→ **TEXTAUSZUG**
..............................
Unterkühlung – beispielsweise durch nasse Badekleidung – reizt die Blase und schwächt die Abwehrkräfte. Vorhandene Keime können sich so leichter verbreiten. Wer unterkühlt ist, bekommt daher leichter eine Blasenentzündung. 
 
Wann zum Arzt?
„Ein Reizzustand, etwa nach einer leichten Verkühlung, legt sich meist nach ein, zwei Tagen von selbst wieder“, meint Reckel-Botzem. „Sobald aber Fieber dazukommt, der Urin sich rot verfärbt oder der Schmerz zunimmt, sollte man einen Arzt aufsuchen. Ebenso, wenn es nach zwei, drei Tagen immer noch beim Wasserlassen brennt oder der Bauch zieht.“
 
Wann sind Männer betroffen?
„Vor allem, wenn sie eine vergrößerte Prostata haben, die den Harnabfluss stört“, erklärt Daniela Schultz-Lampel. Dann nämlich kann sich die Blase nicht vollständig entleeren – und der verbleibende Urin bildet ähnlich wie bei Frauen ein Reservoir für Keime. Bestimmte Krankheiten, etwa Diabetes oder Parkinson, erhöhen generell das Infektionsrisiko für die Blase, betont die Urologin: „Wer etwa Diabetes und eine vergrößerte Prostata hat, ist doppelt gefährdet.“
 
Welche Risiken birgt der Infekt?
Wenn eine Blasenentzündung nicht gründlich behandelt wird, können Keime über die Harnleiter in die Niere gelangen und dort eine Nierenbeckenentzündung hervorrufen. Dann sterben funktionstüchtige Nierenzellen ab und werden durch Bindegewebe ersetzt, die Niere verkleinert sich. Eine Nierenbeckenentzündung – Warnsignale sind unter anderem Fieber, Schüttelfrost und Flankenschmerzen, mitunter auch Übelkeit und Erbrechen – muss sofort ärztlich behandelt werden.
 
Wie hilft der Arzt?
Nach einem Gespräch über Beschwerden und Symptome untersucht der Arzt Ihren Urin auf Bakterien, Blut und Eiweiß. Erkennt er eine Entzündung, verschreibt er oft ein Antibiotikum, das es heute auch als Einmalgabe oder zur Kurzzeit-Behandlung gibt. Reckel-Botzem: „Nehmen Sie das Medikament in der Länge und Dosierung, die Ihr Arzt Ihnen nennt. Wenn Sie es früher absetzen, etwa weil die Symptome schon abgeklungen sind, bleiben Restbakterien zurück. Diese können sich wieder vermehren – und sind dann schlimmstenfalls immun gegen das Medikament.“ 
 
Schützt gute Intimpflege?
..............................
→ **DAS MATERIAL**

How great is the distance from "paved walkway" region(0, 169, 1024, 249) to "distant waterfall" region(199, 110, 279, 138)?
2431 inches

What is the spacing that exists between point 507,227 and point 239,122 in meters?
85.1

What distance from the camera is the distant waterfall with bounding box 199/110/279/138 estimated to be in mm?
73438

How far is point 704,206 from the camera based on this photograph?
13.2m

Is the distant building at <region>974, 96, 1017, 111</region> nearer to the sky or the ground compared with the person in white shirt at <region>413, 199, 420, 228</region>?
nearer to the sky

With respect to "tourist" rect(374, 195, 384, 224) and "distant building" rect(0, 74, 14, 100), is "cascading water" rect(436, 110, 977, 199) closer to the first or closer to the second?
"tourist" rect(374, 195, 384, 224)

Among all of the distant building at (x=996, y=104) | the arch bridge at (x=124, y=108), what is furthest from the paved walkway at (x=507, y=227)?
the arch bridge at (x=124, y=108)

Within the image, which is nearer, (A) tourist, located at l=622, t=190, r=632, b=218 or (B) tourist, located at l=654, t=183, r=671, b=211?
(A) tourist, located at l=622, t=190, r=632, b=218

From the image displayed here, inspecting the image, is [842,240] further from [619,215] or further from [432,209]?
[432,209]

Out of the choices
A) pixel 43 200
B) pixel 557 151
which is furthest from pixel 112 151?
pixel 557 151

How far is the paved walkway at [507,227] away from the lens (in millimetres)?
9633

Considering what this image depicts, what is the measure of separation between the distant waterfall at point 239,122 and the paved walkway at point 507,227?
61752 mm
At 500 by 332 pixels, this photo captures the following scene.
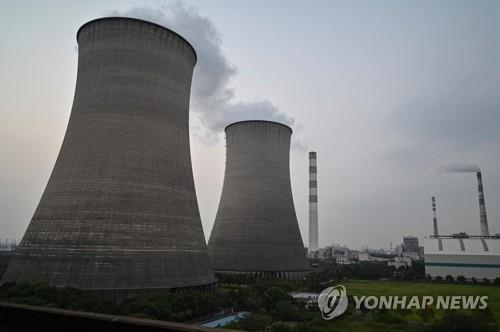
..............................
→ **AUFGABE**
Zähle alle Warnsignale einer Nierenbeckenentzündung auf, die der Textauszug nennt.

→ **DEINE ANTWORT**
Fieber, Schüttelfrost, Flankenschmerzen, Übelkeit, Erbrechen